● **Short web captions**
--------------------------------

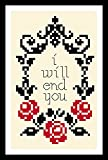 Counted Cross Stitch Pattern. I will end you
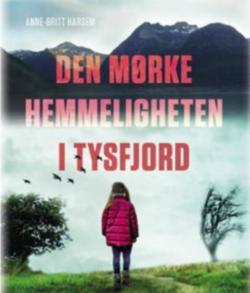 Utsnitt fra forsiden av Anne-Britt Harsems bok: Den mørke hemmeligheten i Tysfjord (gjengitt med forfatterens samtykke)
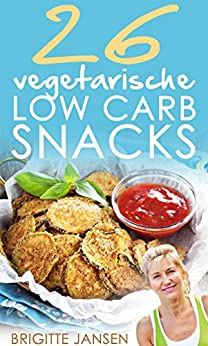vegetarische low carb snacks 26 leckere gesunde low carb rezepte zum abnehmen. Black Bedroom Furniture Sets. Home Design Ideas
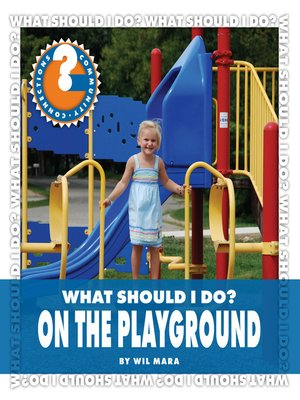cover image of What Should I Do? On the Playground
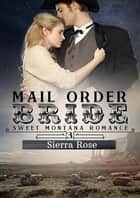Mail Order Bride - My Montana Romance, #3 ebook by Sierra Rose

--------------------------------

● **Required work**
Please output all of the entries above exactly, but without any picture.

● **Your response**
 Counted Cross Stitch Pattern. I will end you
 Utsnitt fra forsiden av Anne-Britt Harsems bok: Den mørke hemmeligheten i Tysfjord (gjengitt med forfatterens samtykke)
vegetarische low carb snacks 26 leckere gesunde low carb rezepte zum abnehmen. Black Bedroom Furniture Sets. Home Design Ideas
cover image of What Should I Do? On the Playground
Mail Order Bride - My Montana Romance, #3 ebook by Sierra Rose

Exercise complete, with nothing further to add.